Problem statement → Give the data back exactly. Leave out any images.

---------------

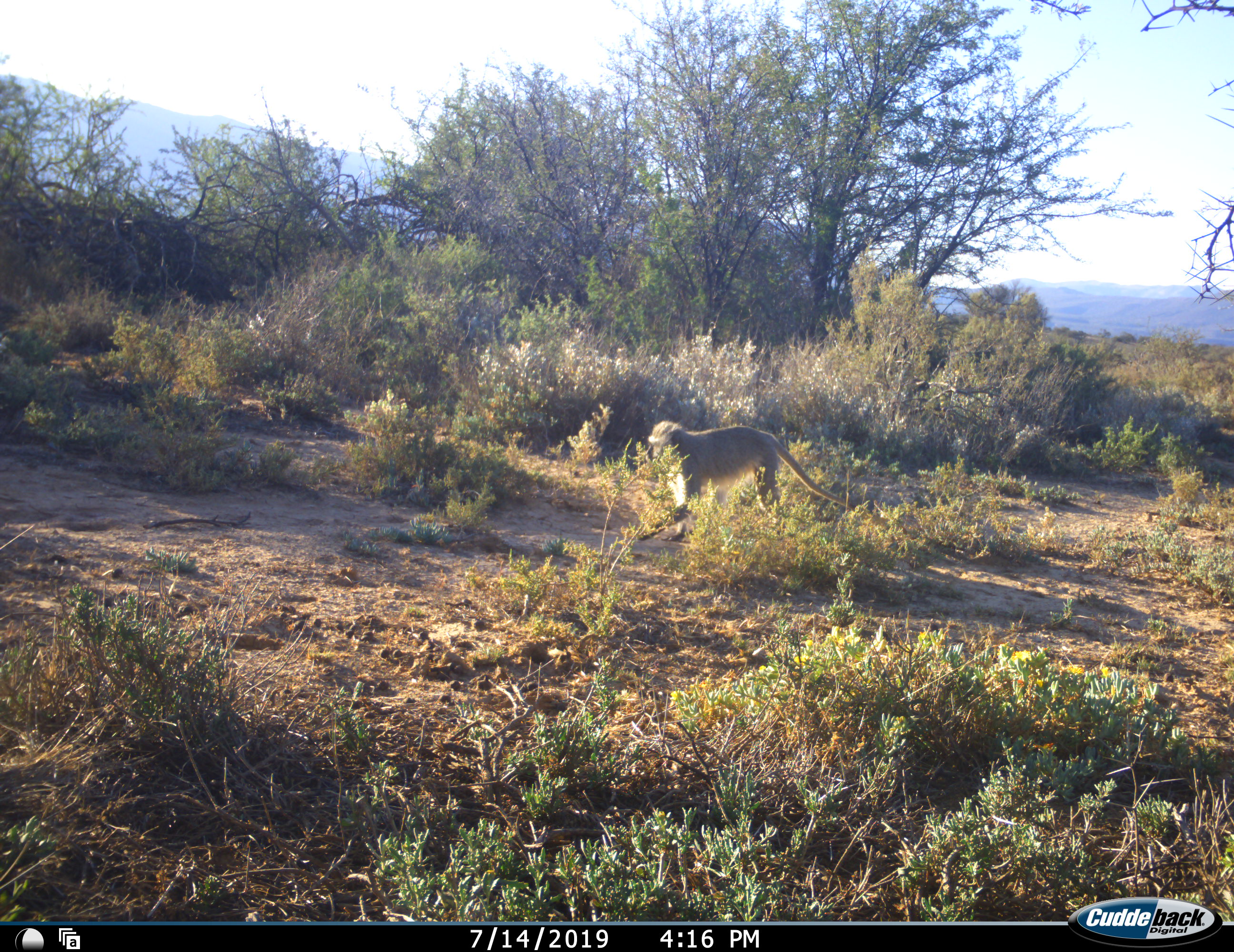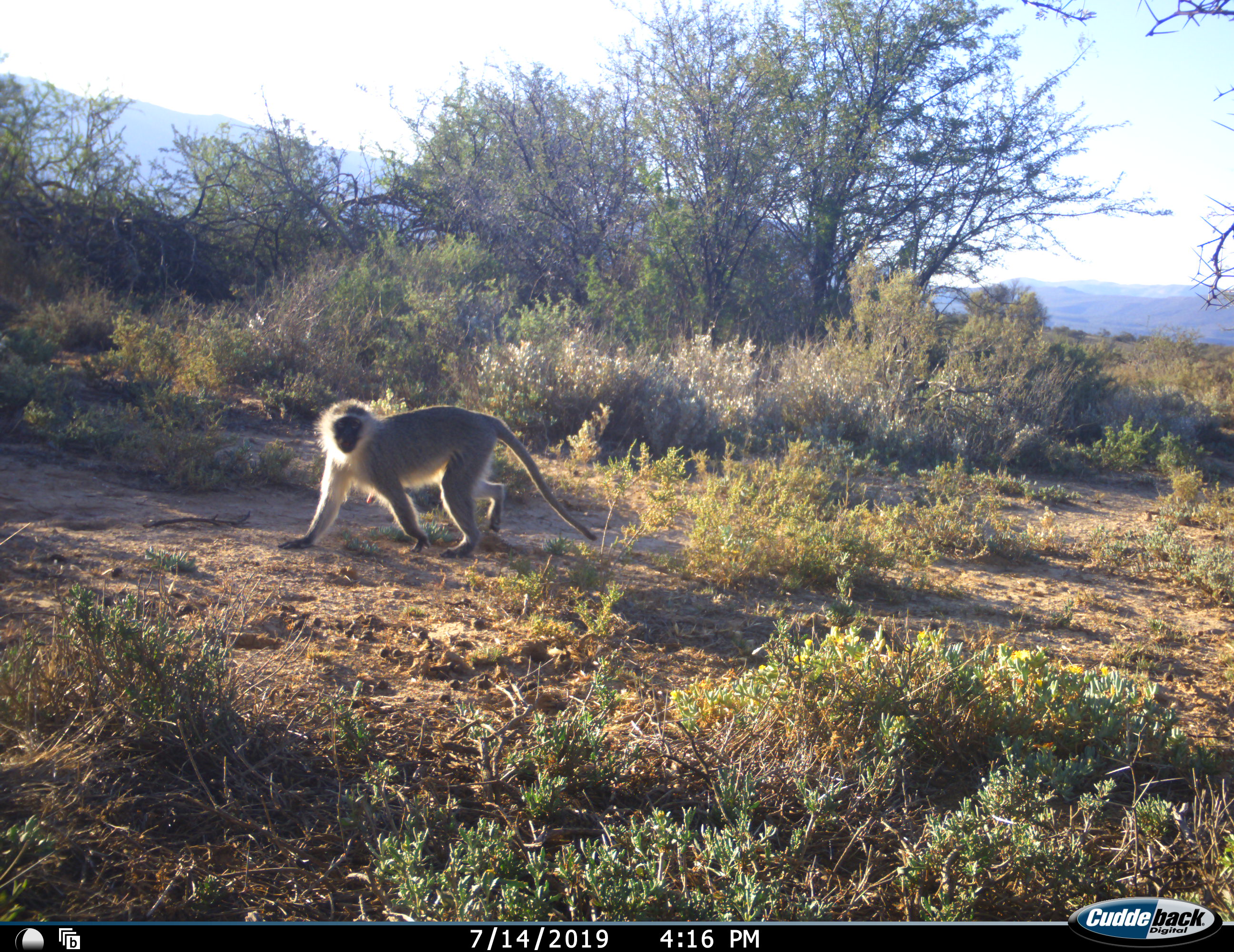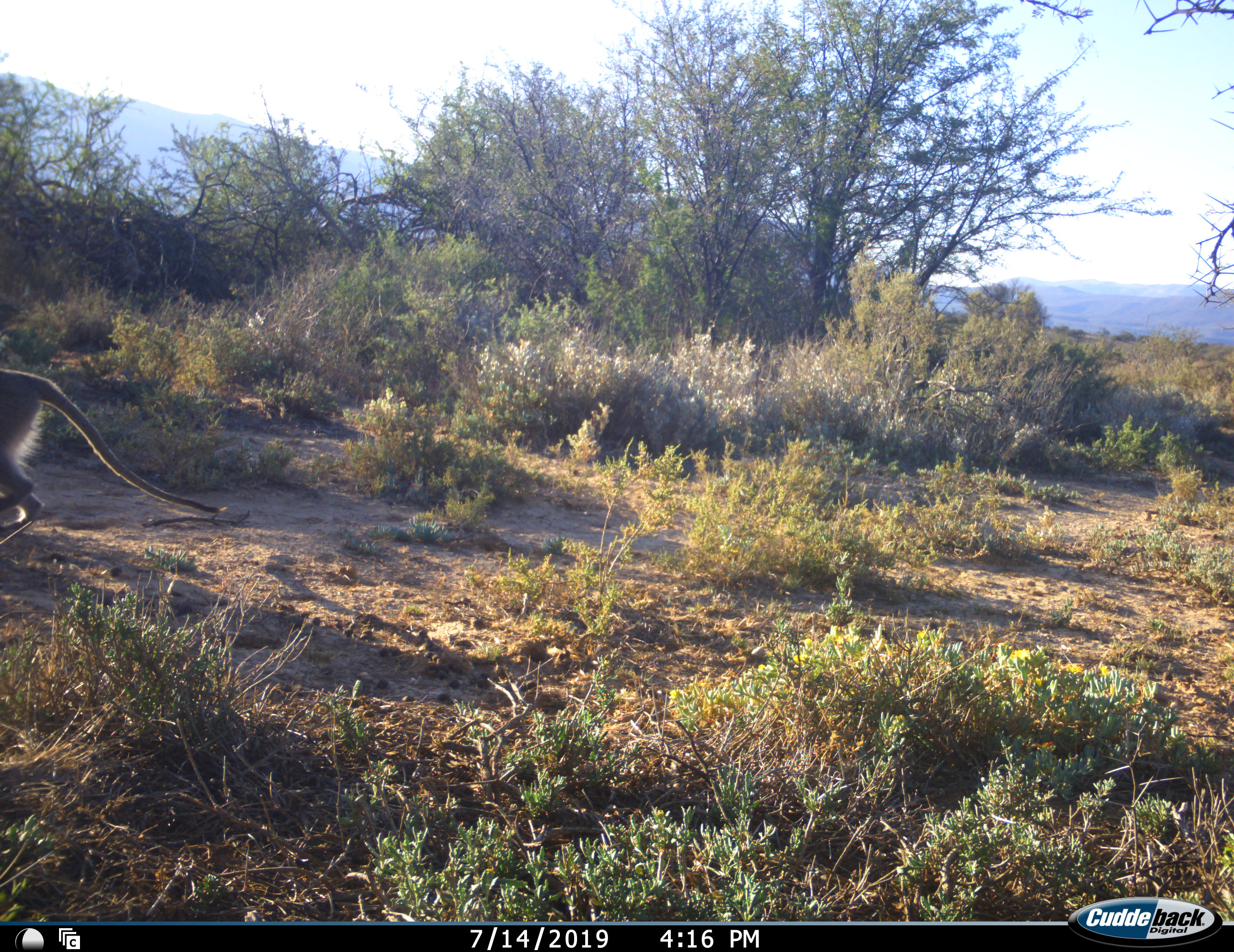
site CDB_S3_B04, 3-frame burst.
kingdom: Animalia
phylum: Chordata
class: Mammalia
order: Primates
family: Cercopithecidae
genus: Chlorocebus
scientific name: Chlorocebus pygerythrus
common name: vervet monkey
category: monkeyvervet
Monkeyvervet (vervet monkey) (Chlorocebus pygerythrus), count 1. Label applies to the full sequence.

---------------

Expected output →
site CDB_S3_B04, 3-frame burst.
kingdom: Animalia
phylum: Chordata
class: Mammalia
order: Primates
family: Cercopithecidae
genus: Chlorocebus
scientific name: Chlorocebus pygerythrus
common name: vervet monkey
category: monkeyvervet
Monkeyvervet (vervet monkey) (Chlorocebus pygerythrus), count 1. Label applies to the full sequence.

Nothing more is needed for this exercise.